• [EXERCISE TASKS]:
A: In the sample-filtering text, why was the homogeneity filter not applied to windows for cork and holm oak and stone pine forest? Answer in one to three sentences.
B: According to the sample-filtering text, how many clusters were created for each land cover class during hierarchical clustering?

• [TEXT EXTRACT]:

※

The trained model was used to classify all the windows around our NFI points in our sample areas. Windows classified as non-homogeneous were excluded from our dataset. The homogeneity filter was not applied on the windows corresponding to cork and holm oak and stone pine forest, as these tend to occur with a predominantly sparse tree pattern. As a result, the windows are inherently more heterogeneous, making this filtering strategy ineffective for those particular species.

4.2.3. Spectral Filter

A common filtering strategy consists of using spectral thresholds to remove or include sampling units [11,64]. We used this method to remove photo-points from our sample that did not fit the typical spectral pattern of the land cover class indicated by their label. Our approach consisted of first conducting hierarchical clustering with points of the same land cover class. We created 6 to 10 clusters for each class. With these clusters, we expected to identify not only groups corresponding to the typical spectral pattern of a given class but also groups related to mislabeled examples. By doing so, we were able to determine the most significant groups of outliers and define spectral thresholds tailored to separate these from the true class. We set loose, conservative thresholds to prevent excessively pruning our sample. Thresholds were used primarily to separate classes with very distinct spectral patterns, e.g., vegetation and bare soil. For instance, we set that the maximum monthly NDVI value must be less than 0.4 in order to filter out vegetation pixels from photo-points labeled as non-vegetated surfaces. Our spectral filter was designed to exclude clear outliers, not to address more nuanced mislabeling, such as between shrubs and forest.

4.2.4. Land Cover Change Filter

Changes in land cover between 2015 (NFI6 reference year) and 2023 could lead to acquiring mislabeled training data. To address this issue, we created a change mask by applying the Continuous Change Detection and Classification (CCDC) algorithm [65] to a time series of Landsat data. CCDC uses a harmonic regression to model time series, decomposing it into seasonality, trends and breaks. Breaks refer to a disruption in a spectro-temporal pattern, being indicative of land cover change. The method has shown reliable change detection results [66,67,68,69].

We created a mask containing pixels where CCDC identified at least one break from January 2015 to September 2023. We considered 30 × 30 m windows and removed photo-points whose windows intersected the mask. Landsat images were used, as Sentinel-2 surface reflectance data were not available prior to 2017, starting in January 2005, as CCDC seems to benefit from a longer time series [69]. The method’s parameters are exhibited in Table 3.

4.2.5. Leaf Type Concordance

Despite the application of all the previous filters, we still encountered potentially mislabeled photo-points due to confusion between forest species with different leaf types. Most notably, mixing up eucalyptus for maritime pine, and vice versa. These may be due to the difficulty, in some cases, to distinguish both species based on the interpretation of aerial images. In order to reduce such confusion in our sample, we applied a rule to ensure that the photo-point label was in accordance with the information from the Copernicus HRL DLT product. We selected photo-points from all the forest classes, except for cork and holm oaks as these did not exhibit significant confusion with other species, and removed those whose leaf types (broadleaf or coniferous) did not match the HRL DLT.

※

• [DATASET RECORDS]:

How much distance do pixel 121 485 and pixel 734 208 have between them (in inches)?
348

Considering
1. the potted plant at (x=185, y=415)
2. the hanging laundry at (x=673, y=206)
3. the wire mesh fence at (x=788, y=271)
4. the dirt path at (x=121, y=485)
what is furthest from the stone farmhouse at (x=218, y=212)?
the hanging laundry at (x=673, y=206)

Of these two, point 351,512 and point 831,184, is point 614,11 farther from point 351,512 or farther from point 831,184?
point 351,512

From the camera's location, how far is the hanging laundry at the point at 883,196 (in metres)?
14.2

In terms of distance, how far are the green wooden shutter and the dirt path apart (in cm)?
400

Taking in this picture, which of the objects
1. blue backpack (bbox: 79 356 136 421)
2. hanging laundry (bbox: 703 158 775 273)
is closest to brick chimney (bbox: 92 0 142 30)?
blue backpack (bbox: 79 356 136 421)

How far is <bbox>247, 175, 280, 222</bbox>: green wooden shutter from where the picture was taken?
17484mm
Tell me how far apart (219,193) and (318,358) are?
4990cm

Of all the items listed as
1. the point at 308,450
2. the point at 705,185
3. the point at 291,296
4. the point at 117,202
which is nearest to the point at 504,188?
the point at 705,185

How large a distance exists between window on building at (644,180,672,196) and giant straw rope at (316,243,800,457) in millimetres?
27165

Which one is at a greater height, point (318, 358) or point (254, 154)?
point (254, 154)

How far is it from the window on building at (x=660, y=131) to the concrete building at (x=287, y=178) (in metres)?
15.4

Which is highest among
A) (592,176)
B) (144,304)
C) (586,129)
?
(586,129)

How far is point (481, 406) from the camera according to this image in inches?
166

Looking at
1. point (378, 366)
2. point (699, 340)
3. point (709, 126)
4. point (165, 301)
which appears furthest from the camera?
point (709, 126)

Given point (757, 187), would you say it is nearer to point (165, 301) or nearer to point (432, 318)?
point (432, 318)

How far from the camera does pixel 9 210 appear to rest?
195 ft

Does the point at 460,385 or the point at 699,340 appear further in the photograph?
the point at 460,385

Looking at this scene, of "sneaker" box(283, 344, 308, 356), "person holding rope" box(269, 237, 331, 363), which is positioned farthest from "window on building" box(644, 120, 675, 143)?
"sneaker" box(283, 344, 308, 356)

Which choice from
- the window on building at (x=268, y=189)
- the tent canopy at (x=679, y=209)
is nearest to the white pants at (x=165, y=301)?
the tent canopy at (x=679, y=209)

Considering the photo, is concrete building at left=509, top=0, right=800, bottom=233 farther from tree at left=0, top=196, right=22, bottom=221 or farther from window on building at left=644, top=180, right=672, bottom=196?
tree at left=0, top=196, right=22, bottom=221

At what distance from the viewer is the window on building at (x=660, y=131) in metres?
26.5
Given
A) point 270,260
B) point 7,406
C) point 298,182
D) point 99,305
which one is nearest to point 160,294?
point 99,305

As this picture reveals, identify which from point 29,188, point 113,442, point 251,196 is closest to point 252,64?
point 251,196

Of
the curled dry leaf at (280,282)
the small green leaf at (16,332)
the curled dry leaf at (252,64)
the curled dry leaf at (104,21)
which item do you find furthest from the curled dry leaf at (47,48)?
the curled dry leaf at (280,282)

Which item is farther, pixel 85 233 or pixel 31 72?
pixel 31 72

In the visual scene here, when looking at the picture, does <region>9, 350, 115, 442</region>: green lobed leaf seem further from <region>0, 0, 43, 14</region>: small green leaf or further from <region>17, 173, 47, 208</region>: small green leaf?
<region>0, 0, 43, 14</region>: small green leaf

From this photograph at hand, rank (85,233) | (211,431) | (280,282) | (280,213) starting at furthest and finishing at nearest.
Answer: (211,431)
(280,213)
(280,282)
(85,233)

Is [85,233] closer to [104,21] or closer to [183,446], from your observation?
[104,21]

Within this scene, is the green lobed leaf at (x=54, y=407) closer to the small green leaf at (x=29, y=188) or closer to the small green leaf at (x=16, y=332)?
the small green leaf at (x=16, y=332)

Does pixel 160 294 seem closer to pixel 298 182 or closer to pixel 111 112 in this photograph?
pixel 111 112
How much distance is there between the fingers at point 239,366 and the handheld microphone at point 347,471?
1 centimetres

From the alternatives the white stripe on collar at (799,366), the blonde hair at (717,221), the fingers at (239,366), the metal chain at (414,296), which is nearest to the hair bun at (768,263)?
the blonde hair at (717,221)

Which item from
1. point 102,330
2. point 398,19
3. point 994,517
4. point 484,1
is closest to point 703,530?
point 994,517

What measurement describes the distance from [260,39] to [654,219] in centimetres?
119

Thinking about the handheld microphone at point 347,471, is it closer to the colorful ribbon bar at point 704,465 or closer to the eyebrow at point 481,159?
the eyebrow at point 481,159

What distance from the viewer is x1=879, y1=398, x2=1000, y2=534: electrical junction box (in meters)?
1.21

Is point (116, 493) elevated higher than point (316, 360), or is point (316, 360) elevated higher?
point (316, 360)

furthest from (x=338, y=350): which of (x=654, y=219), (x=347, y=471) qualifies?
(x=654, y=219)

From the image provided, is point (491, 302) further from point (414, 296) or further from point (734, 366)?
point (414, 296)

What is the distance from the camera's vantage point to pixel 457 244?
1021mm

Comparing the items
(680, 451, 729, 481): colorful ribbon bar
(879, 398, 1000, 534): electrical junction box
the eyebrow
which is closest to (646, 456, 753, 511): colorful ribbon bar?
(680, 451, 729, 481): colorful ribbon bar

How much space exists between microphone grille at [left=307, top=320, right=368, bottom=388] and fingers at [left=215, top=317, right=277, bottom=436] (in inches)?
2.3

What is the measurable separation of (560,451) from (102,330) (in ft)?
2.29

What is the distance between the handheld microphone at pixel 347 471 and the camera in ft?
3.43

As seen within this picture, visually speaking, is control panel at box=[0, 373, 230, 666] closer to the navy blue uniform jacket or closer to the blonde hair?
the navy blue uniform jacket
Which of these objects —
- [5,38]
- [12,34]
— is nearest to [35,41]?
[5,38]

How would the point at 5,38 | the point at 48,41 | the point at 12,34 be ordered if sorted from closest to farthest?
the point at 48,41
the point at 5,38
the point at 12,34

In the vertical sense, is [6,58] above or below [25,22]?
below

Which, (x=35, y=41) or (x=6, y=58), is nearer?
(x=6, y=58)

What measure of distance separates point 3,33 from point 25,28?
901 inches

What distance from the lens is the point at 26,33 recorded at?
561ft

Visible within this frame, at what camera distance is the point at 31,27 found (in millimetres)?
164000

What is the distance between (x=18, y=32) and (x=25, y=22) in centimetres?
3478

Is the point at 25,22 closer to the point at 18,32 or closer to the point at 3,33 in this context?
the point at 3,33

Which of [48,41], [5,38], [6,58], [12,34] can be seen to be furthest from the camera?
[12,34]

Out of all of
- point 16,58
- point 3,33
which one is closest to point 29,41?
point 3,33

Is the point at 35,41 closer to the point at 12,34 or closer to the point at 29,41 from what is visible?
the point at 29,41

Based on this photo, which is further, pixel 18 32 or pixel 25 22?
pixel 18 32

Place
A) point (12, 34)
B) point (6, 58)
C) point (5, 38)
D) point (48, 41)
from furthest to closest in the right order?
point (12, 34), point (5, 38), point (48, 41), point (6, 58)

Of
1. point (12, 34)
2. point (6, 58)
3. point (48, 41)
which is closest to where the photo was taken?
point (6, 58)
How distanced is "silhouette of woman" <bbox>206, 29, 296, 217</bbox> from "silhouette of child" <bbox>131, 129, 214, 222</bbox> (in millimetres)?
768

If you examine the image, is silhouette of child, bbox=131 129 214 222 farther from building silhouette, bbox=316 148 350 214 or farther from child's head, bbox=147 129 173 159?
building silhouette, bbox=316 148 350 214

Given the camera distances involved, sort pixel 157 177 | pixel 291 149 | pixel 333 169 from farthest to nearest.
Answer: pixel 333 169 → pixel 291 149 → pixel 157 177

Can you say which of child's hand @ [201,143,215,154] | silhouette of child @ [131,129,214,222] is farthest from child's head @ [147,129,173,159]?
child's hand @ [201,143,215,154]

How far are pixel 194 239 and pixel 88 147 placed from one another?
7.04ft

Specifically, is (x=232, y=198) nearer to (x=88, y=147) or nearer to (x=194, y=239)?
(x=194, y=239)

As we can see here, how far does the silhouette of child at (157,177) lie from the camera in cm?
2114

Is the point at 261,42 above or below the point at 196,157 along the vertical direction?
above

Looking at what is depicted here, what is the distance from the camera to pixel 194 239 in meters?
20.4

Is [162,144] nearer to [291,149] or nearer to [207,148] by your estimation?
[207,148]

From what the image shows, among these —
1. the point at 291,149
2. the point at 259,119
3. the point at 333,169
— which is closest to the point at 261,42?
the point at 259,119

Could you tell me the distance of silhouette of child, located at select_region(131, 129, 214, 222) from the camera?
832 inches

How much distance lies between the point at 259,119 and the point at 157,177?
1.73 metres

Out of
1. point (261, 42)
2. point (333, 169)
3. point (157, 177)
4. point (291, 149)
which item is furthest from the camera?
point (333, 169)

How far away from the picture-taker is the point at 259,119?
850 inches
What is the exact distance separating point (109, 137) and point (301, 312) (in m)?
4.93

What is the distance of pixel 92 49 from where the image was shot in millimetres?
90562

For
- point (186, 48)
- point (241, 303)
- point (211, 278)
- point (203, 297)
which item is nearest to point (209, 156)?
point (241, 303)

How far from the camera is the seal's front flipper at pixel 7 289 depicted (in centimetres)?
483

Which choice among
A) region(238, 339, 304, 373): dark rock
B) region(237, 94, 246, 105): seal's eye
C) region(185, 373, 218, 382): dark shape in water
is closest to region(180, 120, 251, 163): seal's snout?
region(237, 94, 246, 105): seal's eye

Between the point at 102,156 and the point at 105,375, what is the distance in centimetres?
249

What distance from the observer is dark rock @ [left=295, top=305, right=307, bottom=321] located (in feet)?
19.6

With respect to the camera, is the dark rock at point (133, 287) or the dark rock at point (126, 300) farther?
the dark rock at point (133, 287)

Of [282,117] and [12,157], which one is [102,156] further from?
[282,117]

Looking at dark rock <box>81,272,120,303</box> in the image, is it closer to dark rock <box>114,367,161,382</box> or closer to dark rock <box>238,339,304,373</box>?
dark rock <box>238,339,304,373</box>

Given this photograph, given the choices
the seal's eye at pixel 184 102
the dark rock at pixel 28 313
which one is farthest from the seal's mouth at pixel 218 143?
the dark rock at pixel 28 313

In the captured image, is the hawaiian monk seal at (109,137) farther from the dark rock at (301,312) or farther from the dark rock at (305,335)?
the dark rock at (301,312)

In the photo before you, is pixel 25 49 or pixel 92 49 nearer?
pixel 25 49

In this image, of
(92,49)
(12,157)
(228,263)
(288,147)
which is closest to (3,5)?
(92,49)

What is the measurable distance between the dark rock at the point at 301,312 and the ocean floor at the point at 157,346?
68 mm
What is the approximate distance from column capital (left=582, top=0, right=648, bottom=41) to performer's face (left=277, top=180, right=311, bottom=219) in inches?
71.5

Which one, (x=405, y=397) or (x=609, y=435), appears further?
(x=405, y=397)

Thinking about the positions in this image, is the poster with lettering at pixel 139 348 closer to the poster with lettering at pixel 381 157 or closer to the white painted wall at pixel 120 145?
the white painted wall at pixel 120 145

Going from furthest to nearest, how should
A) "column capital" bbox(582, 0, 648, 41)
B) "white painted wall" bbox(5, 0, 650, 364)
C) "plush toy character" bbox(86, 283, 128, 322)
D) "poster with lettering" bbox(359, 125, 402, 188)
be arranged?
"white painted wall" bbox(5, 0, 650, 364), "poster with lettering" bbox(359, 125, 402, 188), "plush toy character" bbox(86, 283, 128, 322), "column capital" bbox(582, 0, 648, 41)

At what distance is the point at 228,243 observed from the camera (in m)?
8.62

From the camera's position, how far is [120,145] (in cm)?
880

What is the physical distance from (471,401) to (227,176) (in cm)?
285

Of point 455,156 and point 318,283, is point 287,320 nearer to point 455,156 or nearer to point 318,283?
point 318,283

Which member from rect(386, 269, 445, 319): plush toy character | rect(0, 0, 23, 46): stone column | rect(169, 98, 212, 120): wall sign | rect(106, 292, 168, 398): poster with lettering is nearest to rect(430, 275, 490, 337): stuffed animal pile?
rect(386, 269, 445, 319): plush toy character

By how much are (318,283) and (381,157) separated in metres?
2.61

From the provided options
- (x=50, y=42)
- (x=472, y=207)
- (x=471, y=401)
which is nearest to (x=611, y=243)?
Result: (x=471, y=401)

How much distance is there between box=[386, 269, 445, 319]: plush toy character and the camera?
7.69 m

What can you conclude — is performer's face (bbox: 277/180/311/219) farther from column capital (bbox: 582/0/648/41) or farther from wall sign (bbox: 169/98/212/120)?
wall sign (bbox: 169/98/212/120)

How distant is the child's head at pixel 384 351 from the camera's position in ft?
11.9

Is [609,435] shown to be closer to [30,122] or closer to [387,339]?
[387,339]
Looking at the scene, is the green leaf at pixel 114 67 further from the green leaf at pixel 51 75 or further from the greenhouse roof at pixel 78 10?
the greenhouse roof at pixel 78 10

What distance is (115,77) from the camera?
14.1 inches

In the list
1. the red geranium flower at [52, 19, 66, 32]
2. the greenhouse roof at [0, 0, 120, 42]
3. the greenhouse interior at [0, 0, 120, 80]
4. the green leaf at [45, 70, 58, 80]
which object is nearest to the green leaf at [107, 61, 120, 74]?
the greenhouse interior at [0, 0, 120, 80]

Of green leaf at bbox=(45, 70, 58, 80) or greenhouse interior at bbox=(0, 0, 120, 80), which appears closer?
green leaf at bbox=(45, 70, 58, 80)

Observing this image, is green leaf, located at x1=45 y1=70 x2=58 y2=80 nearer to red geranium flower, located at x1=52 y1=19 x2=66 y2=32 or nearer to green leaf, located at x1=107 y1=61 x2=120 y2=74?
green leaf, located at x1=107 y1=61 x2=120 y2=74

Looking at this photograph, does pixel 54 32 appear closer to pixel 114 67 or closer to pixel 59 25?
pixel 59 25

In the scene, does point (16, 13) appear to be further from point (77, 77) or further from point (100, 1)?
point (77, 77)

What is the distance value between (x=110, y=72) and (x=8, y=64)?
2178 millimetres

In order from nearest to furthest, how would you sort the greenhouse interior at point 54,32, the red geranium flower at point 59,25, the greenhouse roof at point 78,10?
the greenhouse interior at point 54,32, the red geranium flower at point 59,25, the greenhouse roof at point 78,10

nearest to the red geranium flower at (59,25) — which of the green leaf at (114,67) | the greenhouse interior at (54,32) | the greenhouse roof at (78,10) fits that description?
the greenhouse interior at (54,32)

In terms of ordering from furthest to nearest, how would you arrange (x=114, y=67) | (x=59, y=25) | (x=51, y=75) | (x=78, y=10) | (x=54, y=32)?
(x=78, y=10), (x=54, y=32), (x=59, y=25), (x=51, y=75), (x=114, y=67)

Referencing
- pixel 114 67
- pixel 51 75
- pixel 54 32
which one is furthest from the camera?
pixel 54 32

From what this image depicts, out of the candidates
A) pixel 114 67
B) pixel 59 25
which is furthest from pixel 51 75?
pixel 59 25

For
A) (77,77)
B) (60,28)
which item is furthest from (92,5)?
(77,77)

※

• [SOLUTIONS TO THE TASKS]:
A: These forests tend to occur with a predominantly sparse tree pattern, so their windows are inherently more heterogeneous. That makes the homogeneity filtering strategy ineffective for those species.

B: 6 to 10 clusters per class.